TEXT SHOWN:
Personal information
- Date of birth: 4 April 2002 (age 24)
- Place of birth: Nederweert, Netherlands
- Height: 1.84 m (6 ft 0 in)
- Position: Midfielder

Youth career
- Merefeldia
- 2011–2019: VVV

Senior career*
- Years: Team / Apps / (Gls)
- 2019–2022: VVV / 17 / (2)
- 2021: → Helmond Sport (loan) / 12 / (0)
- 2022: → Helmond Sport (loan) / 7 / (0)
- 2022: UNA / 10 / (0)
- 2023–: Merefeldia

= Aaron Bastiaans =

Dutch professional footballer

Aaron Bastiaans (born 4 April 2002) is a Dutch footballer who plays as a midfielder.

==Professional career==
On 18 April 2019, Bastiaans signed his first professional contract with VVV-Venlo. Bastiaans made his professional debut with VVV-Venlo in a 2-1 Eredivisie loss to PEC Zwolle on 14 December 2019, scoring his side's only goal in his debut.

On 1 February 2021, Baastians joined Helmond Sport on loan until the end of the season.

On 28 January 2022, Bastiaans returned to Helmond Sport on another loan.

On 17 August 2022, the contract between Bastiaans and VVV-Venlo was terminated by mutual consent. He then joined a fourth-tier Derde Divisie club VV UNA. In January 2023, Bastiaans rejoined boyhood club Merefeldia Nederweert.

SUPPLIED INFORMATION:
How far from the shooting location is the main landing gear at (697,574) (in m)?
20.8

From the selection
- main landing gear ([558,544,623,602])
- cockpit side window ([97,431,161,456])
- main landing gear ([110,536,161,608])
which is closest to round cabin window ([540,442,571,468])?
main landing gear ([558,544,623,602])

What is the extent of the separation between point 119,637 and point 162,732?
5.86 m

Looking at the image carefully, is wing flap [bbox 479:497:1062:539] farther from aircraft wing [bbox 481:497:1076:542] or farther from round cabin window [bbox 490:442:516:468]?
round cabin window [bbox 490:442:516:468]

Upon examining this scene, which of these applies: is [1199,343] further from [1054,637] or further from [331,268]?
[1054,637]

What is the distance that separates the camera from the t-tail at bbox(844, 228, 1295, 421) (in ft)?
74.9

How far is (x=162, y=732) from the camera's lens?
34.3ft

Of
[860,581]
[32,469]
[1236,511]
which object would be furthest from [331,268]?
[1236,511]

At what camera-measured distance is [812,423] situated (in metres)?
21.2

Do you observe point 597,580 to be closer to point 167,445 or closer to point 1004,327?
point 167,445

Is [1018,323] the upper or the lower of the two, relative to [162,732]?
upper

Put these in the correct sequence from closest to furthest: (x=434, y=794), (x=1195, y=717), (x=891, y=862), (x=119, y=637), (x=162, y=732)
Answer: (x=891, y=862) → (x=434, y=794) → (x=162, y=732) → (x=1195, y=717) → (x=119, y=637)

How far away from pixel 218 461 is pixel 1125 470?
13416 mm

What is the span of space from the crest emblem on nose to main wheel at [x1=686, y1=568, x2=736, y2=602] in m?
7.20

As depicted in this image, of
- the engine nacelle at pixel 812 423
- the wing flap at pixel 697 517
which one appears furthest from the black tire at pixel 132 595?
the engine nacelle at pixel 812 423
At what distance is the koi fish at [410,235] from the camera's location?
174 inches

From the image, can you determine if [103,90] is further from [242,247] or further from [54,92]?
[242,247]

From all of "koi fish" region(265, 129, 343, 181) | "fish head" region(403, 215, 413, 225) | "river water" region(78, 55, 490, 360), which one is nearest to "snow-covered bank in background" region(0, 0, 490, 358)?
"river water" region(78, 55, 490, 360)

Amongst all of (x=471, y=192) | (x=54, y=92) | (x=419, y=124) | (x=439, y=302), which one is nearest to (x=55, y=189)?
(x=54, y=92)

EXERCISE DIRECTIONS: Reproduce the passage of the Aaron Bastiaans text between "On 1 February" and "on another loan.", inclusive.

OUTPUT FOR THIS TASK:
On 1 February 2021, Baastians joined Helmond Sport on loan until the end of the season.

On 28 January 2022, Bastiaans returned to Helmond Sport on another loan.